A first-in-kind program
Like many other asset-development organizations, BFFCO got started by providing supportive services and career coaching. In 2007, we identified a HUD funded federal program as a broad, scalable market to which we could apply our core competencies, and became the first nonprofit organization in the country to design and implement an asset-building, public-private partnership plan.
A relentless focus on savings and home ownership
BFFCO providing adequate affordable housing for families, while delivering programs that empower families to build savings and asset building capabilities as a pathway out of poverty. This clear and concise focus allows us to iterate and expand on what really works and drive at the best possible approach to the problems we seek to address.
All of our programs combine four main elements:
We seek distressed properties that are in established areas and then renovate the property into a energy efficient home. Our renovation projects offer hands on training to individuals looking to get into an apprentice program with one of our Union Partners. Our renovation projects also raise awareness of the increased importance of green building practices. We are not just rebuilding we are investing in property and human capital simultaneously.
Our staff works closely with the participant and other members of their household to complete an extensive 19 domain assessments to see what we need to do to help you move forward. With the participant’s assessment pointing the way, their Service Coordinator will work with them to create a service plan that lays out the short-, medium- and long-term goals and objectives necessary for achieving self-sufficiency.
Through a unique approach to financial coaching, BFFCO works with families to break down their goals into measurable and achievable steps. The real, day-to-day, and at times frustrating work of budgeting, saving, managing debt, and building credit happens here. There are no shortcuts in this process. Small steps, such as paying down a single credit card, as well as larger steps, such as securing a second job to boost family income, are all key inputs into a successful plan.
Asset Building incentive
Our programs draw on research in the field of behavioral economics by including an incentive designed to help families build savings toward their financial goals. The type of incentive offered varies by program. Families can use these savings to achieve their goals, such as buying a home, saving for their children’s education, completing a job training or college program, or starting a business.

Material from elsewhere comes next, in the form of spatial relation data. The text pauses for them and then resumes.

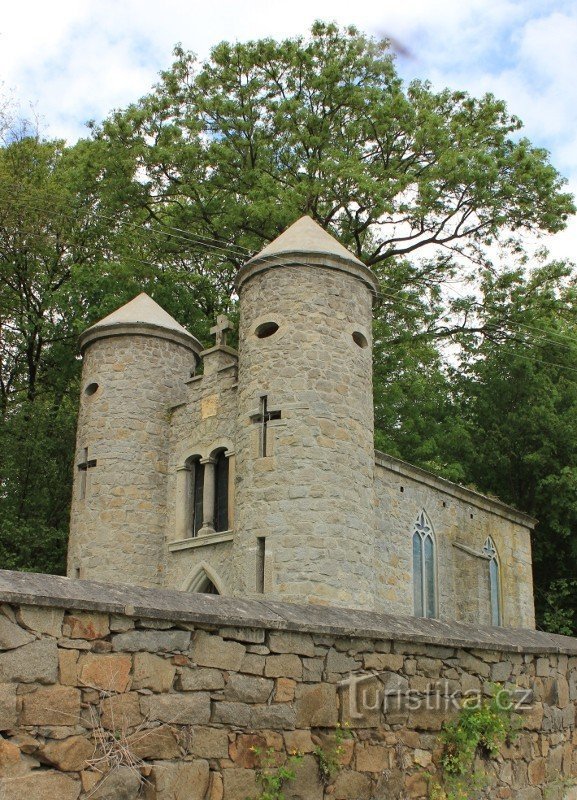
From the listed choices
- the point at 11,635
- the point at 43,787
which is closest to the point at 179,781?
the point at 43,787

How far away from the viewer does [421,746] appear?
6785 mm

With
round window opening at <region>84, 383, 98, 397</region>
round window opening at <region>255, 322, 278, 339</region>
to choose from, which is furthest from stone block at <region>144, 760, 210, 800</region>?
round window opening at <region>84, 383, 98, 397</region>

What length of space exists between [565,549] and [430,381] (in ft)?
20.3

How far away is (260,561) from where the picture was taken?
14.4 m

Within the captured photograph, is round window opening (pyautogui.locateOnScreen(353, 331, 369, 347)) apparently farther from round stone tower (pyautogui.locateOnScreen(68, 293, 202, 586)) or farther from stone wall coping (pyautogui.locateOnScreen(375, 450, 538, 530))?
round stone tower (pyautogui.locateOnScreen(68, 293, 202, 586))

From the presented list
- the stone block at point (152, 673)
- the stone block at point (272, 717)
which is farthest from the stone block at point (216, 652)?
the stone block at point (272, 717)

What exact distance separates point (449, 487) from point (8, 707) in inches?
581

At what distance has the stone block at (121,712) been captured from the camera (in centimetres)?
510

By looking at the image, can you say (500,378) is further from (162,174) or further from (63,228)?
(63,228)

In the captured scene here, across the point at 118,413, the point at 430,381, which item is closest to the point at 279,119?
the point at 430,381

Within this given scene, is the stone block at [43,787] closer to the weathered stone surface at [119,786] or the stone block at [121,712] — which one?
the weathered stone surface at [119,786]

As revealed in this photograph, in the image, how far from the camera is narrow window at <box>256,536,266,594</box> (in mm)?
14203

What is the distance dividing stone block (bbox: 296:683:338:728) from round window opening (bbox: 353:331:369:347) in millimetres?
10104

By supporting the efforts of BFFCO, local business, corporations, and organizations connect with the community whose support is critical to their success,
• Gain greater access to targeted populations.

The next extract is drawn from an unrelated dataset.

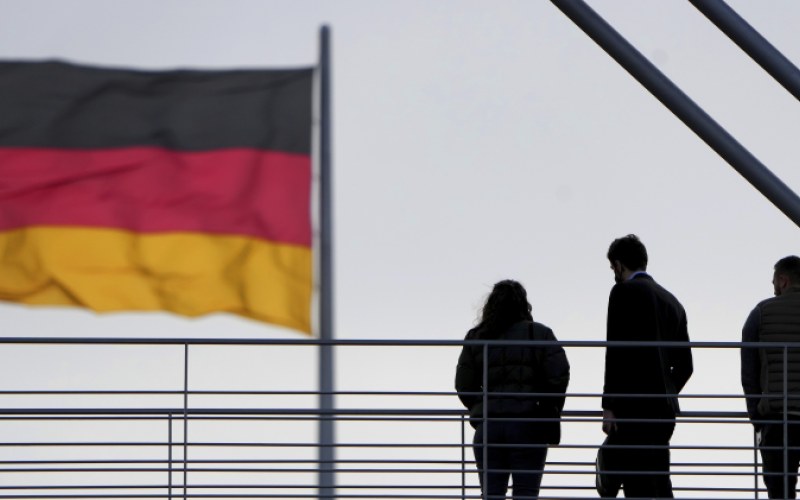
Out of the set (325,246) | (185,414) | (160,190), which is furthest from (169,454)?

• Improve the economic health and vitality of the community.
• Help train a potential labor force with skills that meet the evolving needs of area employers.
• Strengthen community relations and meet their philanthropic commitments.

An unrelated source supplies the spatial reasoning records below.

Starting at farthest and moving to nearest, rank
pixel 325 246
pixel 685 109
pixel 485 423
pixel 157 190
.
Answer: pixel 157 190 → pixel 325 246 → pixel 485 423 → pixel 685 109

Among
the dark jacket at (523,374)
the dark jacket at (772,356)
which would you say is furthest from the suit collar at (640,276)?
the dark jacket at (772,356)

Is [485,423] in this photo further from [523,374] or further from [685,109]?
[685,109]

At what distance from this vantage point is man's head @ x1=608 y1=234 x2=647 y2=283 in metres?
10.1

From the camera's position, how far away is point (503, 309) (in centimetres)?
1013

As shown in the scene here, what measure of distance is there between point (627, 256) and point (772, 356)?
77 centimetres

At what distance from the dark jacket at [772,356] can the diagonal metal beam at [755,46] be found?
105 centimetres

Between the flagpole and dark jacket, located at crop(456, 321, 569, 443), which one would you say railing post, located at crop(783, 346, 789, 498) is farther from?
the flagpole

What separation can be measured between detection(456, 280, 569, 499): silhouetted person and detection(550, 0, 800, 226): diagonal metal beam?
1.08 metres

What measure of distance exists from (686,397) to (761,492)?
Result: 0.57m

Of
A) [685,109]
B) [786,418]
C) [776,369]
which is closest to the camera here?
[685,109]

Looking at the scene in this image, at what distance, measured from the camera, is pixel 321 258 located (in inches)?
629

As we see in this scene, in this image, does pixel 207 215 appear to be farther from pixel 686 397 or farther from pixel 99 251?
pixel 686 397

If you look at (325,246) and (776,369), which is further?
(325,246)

• Increase awareness of their organizations within the community.
There are so many families in Michigan and across the country who have hopes and dreams for the future -- whether that be to own a home, to invest in their own education or that of a child, to save for retirement, to start a small business, or another goal. While our subsidized housing system provides a crucial safety net for many families, there is more we can do to leverage this assistance as a platform for economic mobility. For many families in the subsidized housing and welfare systems, rules actually discourage and penalize savings, creating traps that make it more difficult for families to reach these goals and lift themselves out of poverty.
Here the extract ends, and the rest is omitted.